:: Assignment ::
Resume the clinical case report on the boy with blurred vision and night blindness, starting after its final sentence about the visual field testing.

Segment Start: Document segment

A 12 year old male presented with a 3 week history of blurred vision in both eyes. There was no significant medical or family history. Visual acuities were 6/120 in the right eye and 6/15 in the left eye. Anterior segment examination was normal. The posterior segment of both eyes showed extensive subretinal exudation, serous retinal detachment, and overlying retinal telangiectasia (Fig 1A). There was cystoid macular oedema with a lamellar macular hole in the left eye. The optic discs appeared normal. Additionally, mottled granularity of the retinal pigment epithelium (RPE) was noted in the mid-periphery of both retinas (Fig 1B). Upon further questioning, he admitted to night blindness.
A fluorescein angiogram confirmed retinal telangiectasia, serous retinal detachment, and macular oedema (Fig 2A). An electroretinogram (ERG) showed an isoelectric response under both scotopic and photopic conditions (Fig 2B). Visual field testing revealed marked constriction in both eyes.

Segment End: Document segment
Segment Start: Information provided

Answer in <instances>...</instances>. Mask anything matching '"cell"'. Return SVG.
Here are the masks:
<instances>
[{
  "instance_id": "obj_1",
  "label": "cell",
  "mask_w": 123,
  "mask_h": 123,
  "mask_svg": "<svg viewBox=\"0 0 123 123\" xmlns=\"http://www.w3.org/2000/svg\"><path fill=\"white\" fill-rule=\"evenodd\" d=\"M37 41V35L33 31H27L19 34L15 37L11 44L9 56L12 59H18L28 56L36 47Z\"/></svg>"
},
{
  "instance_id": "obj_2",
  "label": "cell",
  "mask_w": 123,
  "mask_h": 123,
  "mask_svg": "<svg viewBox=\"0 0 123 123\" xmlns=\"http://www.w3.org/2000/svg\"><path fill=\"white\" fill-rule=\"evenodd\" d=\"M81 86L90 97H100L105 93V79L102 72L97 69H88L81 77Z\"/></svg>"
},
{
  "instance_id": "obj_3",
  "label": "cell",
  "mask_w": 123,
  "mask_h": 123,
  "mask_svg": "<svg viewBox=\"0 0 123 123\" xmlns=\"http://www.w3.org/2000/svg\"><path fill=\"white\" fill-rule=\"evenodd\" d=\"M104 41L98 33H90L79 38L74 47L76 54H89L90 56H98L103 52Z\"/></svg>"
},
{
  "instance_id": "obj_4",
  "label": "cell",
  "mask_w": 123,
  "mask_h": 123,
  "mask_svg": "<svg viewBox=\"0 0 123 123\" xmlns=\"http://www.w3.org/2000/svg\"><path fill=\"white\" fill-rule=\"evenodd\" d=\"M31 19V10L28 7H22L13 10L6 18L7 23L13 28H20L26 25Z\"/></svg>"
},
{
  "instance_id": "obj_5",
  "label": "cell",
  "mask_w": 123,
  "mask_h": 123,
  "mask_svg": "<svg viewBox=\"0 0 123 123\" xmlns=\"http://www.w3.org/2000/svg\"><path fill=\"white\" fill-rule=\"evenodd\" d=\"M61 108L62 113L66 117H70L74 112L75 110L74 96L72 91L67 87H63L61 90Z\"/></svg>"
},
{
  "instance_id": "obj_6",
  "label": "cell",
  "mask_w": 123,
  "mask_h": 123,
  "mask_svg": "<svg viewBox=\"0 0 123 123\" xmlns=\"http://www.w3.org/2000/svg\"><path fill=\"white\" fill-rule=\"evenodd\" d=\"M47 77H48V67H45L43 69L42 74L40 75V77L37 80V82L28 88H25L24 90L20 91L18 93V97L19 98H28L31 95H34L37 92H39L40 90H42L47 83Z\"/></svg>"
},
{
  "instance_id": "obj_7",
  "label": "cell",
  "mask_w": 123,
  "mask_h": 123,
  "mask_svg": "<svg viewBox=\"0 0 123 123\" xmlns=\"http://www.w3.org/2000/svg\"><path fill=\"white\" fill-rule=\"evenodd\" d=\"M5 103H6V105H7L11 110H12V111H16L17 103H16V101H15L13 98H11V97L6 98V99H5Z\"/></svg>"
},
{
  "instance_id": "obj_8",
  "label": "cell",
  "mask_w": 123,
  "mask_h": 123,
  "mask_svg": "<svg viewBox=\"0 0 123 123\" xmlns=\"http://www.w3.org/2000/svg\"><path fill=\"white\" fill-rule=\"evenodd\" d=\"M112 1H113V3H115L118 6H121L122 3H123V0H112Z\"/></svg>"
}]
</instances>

Segment End: Information provided

:: Result of this task ::
A diagnosis of retinal telangiectasia, exudative retinopathy, and retinitis pigmentosa was made and the areas of most severe telangiectasia were treated with retinal cryotherapy. One year later the retinal telangiectasia had mostly resolved, the exudation was slightly less extensive and the visual acuity was unchanged.
The association between retinitis pigmentosa and exudative retinopathy was first described in 19564 and has been termed a “Coats'-like RP.”5 Various studies have suggested that 1–4% of RP cases will show such a response.1,2 This entity differs from true Coats' disease in that Coats'-like RP often occurs bilaterally, has no sex predisposition, and shows diffuse pigmented alterations in both fundi.5,6 The cause is unknown but it may represent a vasodilatory response to toxic products of photoreceptor/RPE degeneration.2 Our case is unusual in that almost all previous reported cases have occurred in the setting of longstanding RP.2,3 Our patient had never consulted an ophthalmologist despite being night blind and having markedly constricted visual fields. We recommend that ophthalmologists consider an underlying diagnosis of retinitis pigmentosa in any patient presenting a picture of bilateral exudative retinopathy.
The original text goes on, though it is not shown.